Listing –

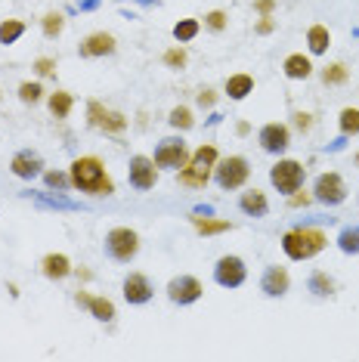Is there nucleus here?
<instances>
[{
	"label": "nucleus",
	"mask_w": 359,
	"mask_h": 362,
	"mask_svg": "<svg viewBox=\"0 0 359 362\" xmlns=\"http://www.w3.org/2000/svg\"><path fill=\"white\" fill-rule=\"evenodd\" d=\"M235 134H239V136H248V134H251V124H248V121H239V124H235Z\"/></svg>",
	"instance_id": "obj_45"
},
{
	"label": "nucleus",
	"mask_w": 359,
	"mask_h": 362,
	"mask_svg": "<svg viewBox=\"0 0 359 362\" xmlns=\"http://www.w3.org/2000/svg\"><path fill=\"white\" fill-rule=\"evenodd\" d=\"M329 47H331V31L329 28L325 25H310L307 28V50H310V56L329 53Z\"/></svg>",
	"instance_id": "obj_23"
},
{
	"label": "nucleus",
	"mask_w": 359,
	"mask_h": 362,
	"mask_svg": "<svg viewBox=\"0 0 359 362\" xmlns=\"http://www.w3.org/2000/svg\"><path fill=\"white\" fill-rule=\"evenodd\" d=\"M304 180H307V168L295 158H279L273 168H269V183H273V189L282 195L298 192V189L304 186Z\"/></svg>",
	"instance_id": "obj_5"
},
{
	"label": "nucleus",
	"mask_w": 359,
	"mask_h": 362,
	"mask_svg": "<svg viewBox=\"0 0 359 362\" xmlns=\"http://www.w3.org/2000/svg\"><path fill=\"white\" fill-rule=\"evenodd\" d=\"M338 124H341V134L344 136H356L359 134V109H344Z\"/></svg>",
	"instance_id": "obj_35"
},
{
	"label": "nucleus",
	"mask_w": 359,
	"mask_h": 362,
	"mask_svg": "<svg viewBox=\"0 0 359 362\" xmlns=\"http://www.w3.org/2000/svg\"><path fill=\"white\" fill-rule=\"evenodd\" d=\"M121 291H124V300L130 303V307H143V303L152 300L155 288H152V282H149V276L130 273V276L124 279V285H121Z\"/></svg>",
	"instance_id": "obj_15"
},
{
	"label": "nucleus",
	"mask_w": 359,
	"mask_h": 362,
	"mask_svg": "<svg viewBox=\"0 0 359 362\" xmlns=\"http://www.w3.org/2000/svg\"><path fill=\"white\" fill-rule=\"evenodd\" d=\"M226 96H230L233 103H242V100H248L251 93H254V78L251 75H245V71H239V75H230L226 78Z\"/></svg>",
	"instance_id": "obj_22"
},
{
	"label": "nucleus",
	"mask_w": 359,
	"mask_h": 362,
	"mask_svg": "<svg viewBox=\"0 0 359 362\" xmlns=\"http://www.w3.org/2000/svg\"><path fill=\"white\" fill-rule=\"evenodd\" d=\"M239 208L248 214V217H266L269 214V202H266V195L260 192V189H248V192H242V199H239Z\"/></svg>",
	"instance_id": "obj_21"
},
{
	"label": "nucleus",
	"mask_w": 359,
	"mask_h": 362,
	"mask_svg": "<svg viewBox=\"0 0 359 362\" xmlns=\"http://www.w3.org/2000/svg\"><path fill=\"white\" fill-rule=\"evenodd\" d=\"M260 291L266 298H285L291 291V276L285 267H266L264 269V279H260Z\"/></svg>",
	"instance_id": "obj_17"
},
{
	"label": "nucleus",
	"mask_w": 359,
	"mask_h": 362,
	"mask_svg": "<svg viewBox=\"0 0 359 362\" xmlns=\"http://www.w3.org/2000/svg\"><path fill=\"white\" fill-rule=\"evenodd\" d=\"M356 164H359V152H356Z\"/></svg>",
	"instance_id": "obj_48"
},
{
	"label": "nucleus",
	"mask_w": 359,
	"mask_h": 362,
	"mask_svg": "<svg viewBox=\"0 0 359 362\" xmlns=\"http://www.w3.org/2000/svg\"><path fill=\"white\" fill-rule=\"evenodd\" d=\"M254 10H257L260 16H273V10H276V0H254Z\"/></svg>",
	"instance_id": "obj_44"
},
{
	"label": "nucleus",
	"mask_w": 359,
	"mask_h": 362,
	"mask_svg": "<svg viewBox=\"0 0 359 362\" xmlns=\"http://www.w3.org/2000/svg\"><path fill=\"white\" fill-rule=\"evenodd\" d=\"M35 69H37V75H56V59H50V56H40V59L35 62Z\"/></svg>",
	"instance_id": "obj_39"
},
{
	"label": "nucleus",
	"mask_w": 359,
	"mask_h": 362,
	"mask_svg": "<svg viewBox=\"0 0 359 362\" xmlns=\"http://www.w3.org/2000/svg\"><path fill=\"white\" fill-rule=\"evenodd\" d=\"M192 226L199 229L201 235H220V233H230L233 229L230 220H214L211 214H205V217H201V214H192Z\"/></svg>",
	"instance_id": "obj_25"
},
{
	"label": "nucleus",
	"mask_w": 359,
	"mask_h": 362,
	"mask_svg": "<svg viewBox=\"0 0 359 362\" xmlns=\"http://www.w3.org/2000/svg\"><path fill=\"white\" fill-rule=\"evenodd\" d=\"M75 303H78V307H84L90 316L96 319V322H112V319L118 316V313H115V303H112L109 298H100V294L78 291V294H75Z\"/></svg>",
	"instance_id": "obj_16"
},
{
	"label": "nucleus",
	"mask_w": 359,
	"mask_h": 362,
	"mask_svg": "<svg viewBox=\"0 0 359 362\" xmlns=\"http://www.w3.org/2000/svg\"><path fill=\"white\" fill-rule=\"evenodd\" d=\"M214 103H217V93H214V90H211V87L199 90V105H201V109H211Z\"/></svg>",
	"instance_id": "obj_43"
},
{
	"label": "nucleus",
	"mask_w": 359,
	"mask_h": 362,
	"mask_svg": "<svg viewBox=\"0 0 359 362\" xmlns=\"http://www.w3.org/2000/svg\"><path fill=\"white\" fill-rule=\"evenodd\" d=\"M115 50H118V40H115V35H109V31H93V35H87L78 47L81 59H100V56H112Z\"/></svg>",
	"instance_id": "obj_14"
},
{
	"label": "nucleus",
	"mask_w": 359,
	"mask_h": 362,
	"mask_svg": "<svg viewBox=\"0 0 359 362\" xmlns=\"http://www.w3.org/2000/svg\"><path fill=\"white\" fill-rule=\"evenodd\" d=\"M307 288L316 294V298H331L334 294V279L329 273H322V269H313L307 279Z\"/></svg>",
	"instance_id": "obj_26"
},
{
	"label": "nucleus",
	"mask_w": 359,
	"mask_h": 362,
	"mask_svg": "<svg viewBox=\"0 0 359 362\" xmlns=\"http://www.w3.org/2000/svg\"><path fill=\"white\" fill-rule=\"evenodd\" d=\"M245 279H248V267H245V260L239 257V254H223V257L217 260L214 267V282L220 288H242Z\"/></svg>",
	"instance_id": "obj_10"
},
{
	"label": "nucleus",
	"mask_w": 359,
	"mask_h": 362,
	"mask_svg": "<svg viewBox=\"0 0 359 362\" xmlns=\"http://www.w3.org/2000/svg\"><path fill=\"white\" fill-rule=\"evenodd\" d=\"M226 25H230V16H226V10H211V13L205 16V28L214 31V35L226 31Z\"/></svg>",
	"instance_id": "obj_36"
},
{
	"label": "nucleus",
	"mask_w": 359,
	"mask_h": 362,
	"mask_svg": "<svg viewBox=\"0 0 359 362\" xmlns=\"http://www.w3.org/2000/svg\"><path fill=\"white\" fill-rule=\"evenodd\" d=\"M199 31H201L199 19H180L174 25V40H177V44H189V40L199 37Z\"/></svg>",
	"instance_id": "obj_29"
},
{
	"label": "nucleus",
	"mask_w": 359,
	"mask_h": 362,
	"mask_svg": "<svg viewBox=\"0 0 359 362\" xmlns=\"http://www.w3.org/2000/svg\"><path fill=\"white\" fill-rule=\"evenodd\" d=\"M161 62L167 65V69H186V62H189V56H186L183 47H170V50L161 56Z\"/></svg>",
	"instance_id": "obj_37"
},
{
	"label": "nucleus",
	"mask_w": 359,
	"mask_h": 362,
	"mask_svg": "<svg viewBox=\"0 0 359 362\" xmlns=\"http://www.w3.org/2000/svg\"><path fill=\"white\" fill-rule=\"evenodd\" d=\"M19 100L25 105H35L44 100V87H40V81H22L19 84Z\"/></svg>",
	"instance_id": "obj_33"
},
{
	"label": "nucleus",
	"mask_w": 359,
	"mask_h": 362,
	"mask_svg": "<svg viewBox=\"0 0 359 362\" xmlns=\"http://www.w3.org/2000/svg\"><path fill=\"white\" fill-rule=\"evenodd\" d=\"M313 199L319 204H329V208H338V204L347 202V183L341 174L334 170H325V174L316 177L313 183Z\"/></svg>",
	"instance_id": "obj_8"
},
{
	"label": "nucleus",
	"mask_w": 359,
	"mask_h": 362,
	"mask_svg": "<svg viewBox=\"0 0 359 362\" xmlns=\"http://www.w3.org/2000/svg\"><path fill=\"white\" fill-rule=\"evenodd\" d=\"M10 170H13V177H19V180H35V177L44 174V158L31 149H22V152L13 155Z\"/></svg>",
	"instance_id": "obj_18"
},
{
	"label": "nucleus",
	"mask_w": 359,
	"mask_h": 362,
	"mask_svg": "<svg viewBox=\"0 0 359 362\" xmlns=\"http://www.w3.org/2000/svg\"><path fill=\"white\" fill-rule=\"evenodd\" d=\"M22 35H25V22L22 19H4L0 22V44L4 47H13Z\"/></svg>",
	"instance_id": "obj_28"
},
{
	"label": "nucleus",
	"mask_w": 359,
	"mask_h": 362,
	"mask_svg": "<svg viewBox=\"0 0 359 362\" xmlns=\"http://www.w3.org/2000/svg\"><path fill=\"white\" fill-rule=\"evenodd\" d=\"M325 245H329V235H325L322 229H316V226H298V229H288V233L282 235L285 257L298 260V263L316 257V254H322Z\"/></svg>",
	"instance_id": "obj_2"
},
{
	"label": "nucleus",
	"mask_w": 359,
	"mask_h": 362,
	"mask_svg": "<svg viewBox=\"0 0 359 362\" xmlns=\"http://www.w3.org/2000/svg\"><path fill=\"white\" fill-rule=\"evenodd\" d=\"M127 180L136 192H149L158 183V168H155V161L149 155H134L127 164Z\"/></svg>",
	"instance_id": "obj_11"
},
{
	"label": "nucleus",
	"mask_w": 359,
	"mask_h": 362,
	"mask_svg": "<svg viewBox=\"0 0 359 362\" xmlns=\"http://www.w3.org/2000/svg\"><path fill=\"white\" fill-rule=\"evenodd\" d=\"M291 118H295L298 130H310V127H313V115H310V112H295Z\"/></svg>",
	"instance_id": "obj_42"
},
{
	"label": "nucleus",
	"mask_w": 359,
	"mask_h": 362,
	"mask_svg": "<svg viewBox=\"0 0 359 362\" xmlns=\"http://www.w3.org/2000/svg\"><path fill=\"white\" fill-rule=\"evenodd\" d=\"M167 121H170V127H174V130H192L195 127V118H192L189 105H174Z\"/></svg>",
	"instance_id": "obj_31"
},
{
	"label": "nucleus",
	"mask_w": 359,
	"mask_h": 362,
	"mask_svg": "<svg viewBox=\"0 0 359 362\" xmlns=\"http://www.w3.org/2000/svg\"><path fill=\"white\" fill-rule=\"evenodd\" d=\"M189 146H186L183 136H165L158 146H155V168L158 170H183L189 164Z\"/></svg>",
	"instance_id": "obj_7"
},
{
	"label": "nucleus",
	"mask_w": 359,
	"mask_h": 362,
	"mask_svg": "<svg viewBox=\"0 0 359 362\" xmlns=\"http://www.w3.org/2000/svg\"><path fill=\"white\" fill-rule=\"evenodd\" d=\"M347 81H350V69L344 62H331V65L322 69V84L325 87H344Z\"/></svg>",
	"instance_id": "obj_27"
},
{
	"label": "nucleus",
	"mask_w": 359,
	"mask_h": 362,
	"mask_svg": "<svg viewBox=\"0 0 359 362\" xmlns=\"http://www.w3.org/2000/svg\"><path fill=\"white\" fill-rule=\"evenodd\" d=\"M71 105H75V100H71L69 90H56V93L47 96V109H50V115L56 121H65L71 115Z\"/></svg>",
	"instance_id": "obj_24"
},
{
	"label": "nucleus",
	"mask_w": 359,
	"mask_h": 362,
	"mask_svg": "<svg viewBox=\"0 0 359 362\" xmlns=\"http://www.w3.org/2000/svg\"><path fill=\"white\" fill-rule=\"evenodd\" d=\"M44 183H47V189H56V192H69L71 177L65 174V170H44Z\"/></svg>",
	"instance_id": "obj_34"
},
{
	"label": "nucleus",
	"mask_w": 359,
	"mask_h": 362,
	"mask_svg": "<svg viewBox=\"0 0 359 362\" xmlns=\"http://www.w3.org/2000/svg\"><path fill=\"white\" fill-rule=\"evenodd\" d=\"M37 202H40V204H50V208H65V211H75V208H78L75 202L62 199V195H37Z\"/></svg>",
	"instance_id": "obj_38"
},
{
	"label": "nucleus",
	"mask_w": 359,
	"mask_h": 362,
	"mask_svg": "<svg viewBox=\"0 0 359 362\" xmlns=\"http://www.w3.org/2000/svg\"><path fill=\"white\" fill-rule=\"evenodd\" d=\"M254 31H257V35H273V31H276V19H273V16H260V22L254 25Z\"/></svg>",
	"instance_id": "obj_41"
},
{
	"label": "nucleus",
	"mask_w": 359,
	"mask_h": 362,
	"mask_svg": "<svg viewBox=\"0 0 359 362\" xmlns=\"http://www.w3.org/2000/svg\"><path fill=\"white\" fill-rule=\"evenodd\" d=\"M310 202H313V192H300V189H298V192L288 195V204H291V208H307Z\"/></svg>",
	"instance_id": "obj_40"
},
{
	"label": "nucleus",
	"mask_w": 359,
	"mask_h": 362,
	"mask_svg": "<svg viewBox=\"0 0 359 362\" xmlns=\"http://www.w3.org/2000/svg\"><path fill=\"white\" fill-rule=\"evenodd\" d=\"M217 158H220V152H217V146H214V143L199 146V149L189 155V164H186L183 170H177L180 186H186V189H205V186H208V180L214 177V164H217Z\"/></svg>",
	"instance_id": "obj_3"
},
{
	"label": "nucleus",
	"mask_w": 359,
	"mask_h": 362,
	"mask_svg": "<svg viewBox=\"0 0 359 362\" xmlns=\"http://www.w3.org/2000/svg\"><path fill=\"white\" fill-rule=\"evenodd\" d=\"M69 177H71V189H78V192H84V195H96V199H100V195L115 192V183L105 174L102 161L96 158V155H81V158H75L69 168Z\"/></svg>",
	"instance_id": "obj_1"
},
{
	"label": "nucleus",
	"mask_w": 359,
	"mask_h": 362,
	"mask_svg": "<svg viewBox=\"0 0 359 362\" xmlns=\"http://www.w3.org/2000/svg\"><path fill=\"white\" fill-rule=\"evenodd\" d=\"M338 248L344 254H359V226H344V229H341Z\"/></svg>",
	"instance_id": "obj_32"
},
{
	"label": "nucleus",
	"mask_w": 359,
	"mask_h": 362,
	"mask_svg": "<svg viewBox=\"0 0 359 362\" xmlns=\"http://www.w3.org/2000/svg\"><path fill=\"white\" fill-rule=\"evenodd\" d=\"M251 177V164L245 155H226V158H217L214 164V180L223 192H235L248 183Z\"/></svg>",
	"instance_id": "obj_4"
},
{
	"label": "nucleus",
	"mask_w": 359,
	"mask_h": 362,
	"mask_svg": "<svg viewBox=\"0 0 359 362\" xmlns=\"http://www.w3.org/2000/svg\"><path fill=\"white\" fill-rule=\"evenodd\" d=\"M136 4H155V0H136Z\"/></svg>",
	"instance_id": "obj_47"
},
{
	"label": "nucleus",
	"mask_w": 359,
	"mask_h": 362,
	"mask_svg": "<svg viewBox=\"0 0 359 362\" xmlns=\"http://www.w3.org/2000/svg\"><path fill=\"white\" fill-rule=\"evenodd\" d=\"M257 143H260V149L269 152V155H282L291 146V127L279 124V121H269V124L260 127Z\"/></svg>",
	"instance_id": "obj_13"
},
{
	"label": "nucleus",
	"mask_w": 359,
	"mask_h": 362,
	"mask_svg": "<svg viewBox=\"0 0 359 362\" xmlns=\"http://www.w3.org/2000/svg\"><path fill=\"white\" fill-rule=\"evenodd\" d=\"M201 294H205V285L195 276H174L167 282V298L180 303V307H189V303L201 300Z\"/></svg>",
	"instance_id": "obj_12"
},
{
	"label": "nucleus",
	"mask_w": 359,
	"mask_h": 362,
	"mask_svg": "<svg viewBox=\"0 0 359 362\" xmlns=\"http://www.w3.org/2000/svg\"><path fill=\"white\" fill-rule=\"evenodd\" d=\"M62 28H65V16L56 13V10H50L44 19H40V31H44L47 40H56V37L62 35Z\"/></svg>",
	"instance_id": "obj_30"
},
{
	"label": "nucleus",
	"mask_w": 359,
	"mask_h": 362,
	"mask_svg": "<svg viewBox=\"0 0 359 362\" xmlns=\"http://www.w3.org/2000/svg\"><path fill=\"white\" fill-rule=\"evenodd\" d=\"M96 4H100V0H84V4H81V10H93Z\"/></svg>",
	"instance_id": "obj_46"
},
{
	"label": "nucleus",
	"mask_w": 359,
	"mask_h": 362,
	"mask_svg": "<svg viewBox=\"0 0 359 362\" xmlns=\"http://www.w3.org/2000/svg\"><path fill=\"white\" fill-rule=\"evenodd\" d=\"M87 124L96 127V130H105V134H112V136H118V134H124L127 130V118L121 112L105 109L102 103L90 100L87 103Z\"/></svg>",
	"instance_id": "obj_9"
},
{
	"label": "nucleus",
	"mask_w": 359,
	"mask_h": 362,
	"mask_svg": "<svg viewBox=\"0 0 359 362\" xmlns=\"http://www.w3.org/2000/svg\"><path fill=\"white\" fill-rule=\"evenodd\" d=\"M40 273H44L50 282H62V279L71 276V260L65 254H47L40 260Z\"/></svg>",
	"instance_id": "obj_19"
},
{
	"label": "nucleus",
	"mask_w": 359,
	"mask_h": 362,
	"mask_svg": "<svg viewBox=\"0 0 359 362\" xmlns=\"http://www.w3.org/2000/svg\"><path fill=\"white\" fill-rule=\"evenodd\" d=\"M282 71H285L288 81H307L310 75H313V59L304 56V53H291V56H285Z\"/></svg>",
	"instance_id": "obj_20"
},
{
	"label": "nucleus",
	"mask_w": 359,
	"mask_h": 362,
	"mask_svg": "<svg viewBox=\"0 0 359 362\" xmlns=\"http://www.w3.org/2000/svg\"><path fill=\"white\" fill-rule=\"evenodd\" d=\"M105 254H109L115 263H130L140 254V235L134 233L130 226H115L105 233Z\"/></svg>",
	"instance_id": "obj_6"
}]
</instances>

Required work – Put everything from the start of the entries down through the line containing "291L266 298H285L291 291V276L285" into a numbered list, leaving out blank lines and the pictures.

Answer to the exercise –
1. Is there nucleus here?
2. <instances>
3. [{
4. 	"label": "nucleus",
5. 	"mask_w": 359,
6. 	"mask_h": 362,
7. 	"mask_svg": "<svg viewBox=\"0 0 359 362\" xmlns=\"http://www.w3.org/2000/svg\"><path fill=\"white\" fill-rule=\"evenodd\" d=\"M235 134H239V136H248V134H251V124H248V121H239V124H235Z\"/></svg>",
8. 	"instance_id": "obj_45"
9. },
10. {
11. 	"label": "nucleus",
12. 	"mask_w": 359,
13. 	"mask_h": 362,
14. 	"mask_svg": "<svg viewBox=\"0 0 359 362\" xmlns=\"http://www.w3.org/2000/svg\"><path fill=\"white\" fill-rule=\"evenodd\" d=\"M329 47H331V31L329 28L325 25H310L307 28V50H310V56L329 53Z\"/></svg>",
15. 	"instance_id": "obj_23"
16. },
17. {
18. 	"label": "nucleus",
19. 	"mask_w": 359,
20. 	"mask_h": 362,
21. 	"mask_svg": "<svg viewBox=\"0 0 359 362\" xmlns=\"http://www.w3.org/2000/svg\"><path fill=\"white\" fill-rule=\"evenodd\" d=\"M304 180H307V168L295 158H279L273 168H269V183H273V189L282 195L298 192V189L304 186Z\"/></svg>",
22. 	"instance_id": "obj_5"
23. },
24. {
25. 	"label": "nucleus",
26. 	"mask_w": 359,
27. 	"mask_h": 362,
28. 	"mask_svg": "<svg viewBox=\"0 0 359 362\" xmlns=\"http://www.w3.org/2000/svg\"><path fill=\"white\" fill-rule=\"evenodd\" d=\"M338 124H341V134L344 136H356L359 134V109H344Z\"/></svg>",
29. 	"instance_id": "obj_35"
30. },
31. {
32. 	"label": "nucleus",
33. 	"mask_w": 359,
34. 	"mask_h": 362,
35. 	"mask_svg": "<svg viewBox=\"0 0 359 362\" xmlns=\"http://www.w3.org/2000/svg\"><path fill=\"white\" fill-rule=\"evenodd\" d=\"M121 291H124V300L130 303V307H143V303L152 300L155 288H152V282H149V276L130 273V276L124 279V285H121Z\"/></svg>",
36. 	"instance_id": "obj_15"
37. },
38. {
39. 	"label": "nucleus",
40. 	"mask_w": 359,
41. 	"mask_h": 362,
42. 	"mask_svg": "<svg viewBox=\"0 0 359 362\" xmlns=\"http://www.w3.org/2000/svg\"><path fill=\"white\" fill-rule=\"evenodd\" d=\"M226 96H230L233 103H242V100H248L251 93H254V78L251 75H245V71H239V75H230L226 78Z\"/></svg>",
43. 	"instance_id": "obj_22"
44. },
45. {
46. 	"label": "nucleus",
47. 	"mask_w": 359,
48. 	"mask_h": 362,
49. 	"mask_svg": "<svg viewBox=\"0 0 359 362\" xmlns=\"http://www.w3.org/2000/svg\"><path fill=\"white\" fill-rule=\"evenodd\" d=\"M239 208L248 214V217H266L269 214V202H266V195L260 192V189H248V192H242V199H239Z\"/></svg>",
50. 	"instance_id": "obj_21"
51. },
52. {
53. 	"label": "nucleus",
54. 	"mask_w": 359,
55. 	"mask_h": 362,
56. 	"mask_svg": "<svg viewBox=\"0 0 359 362\" xmlns=\"http://www.w3.org/2000/svg\"><path fill=\"white\" fill-rule=\"evenodd\" d=\"M260 291L266 298H285L291 291V276L285 267H266L264 269V279H260Z\"/></svg>",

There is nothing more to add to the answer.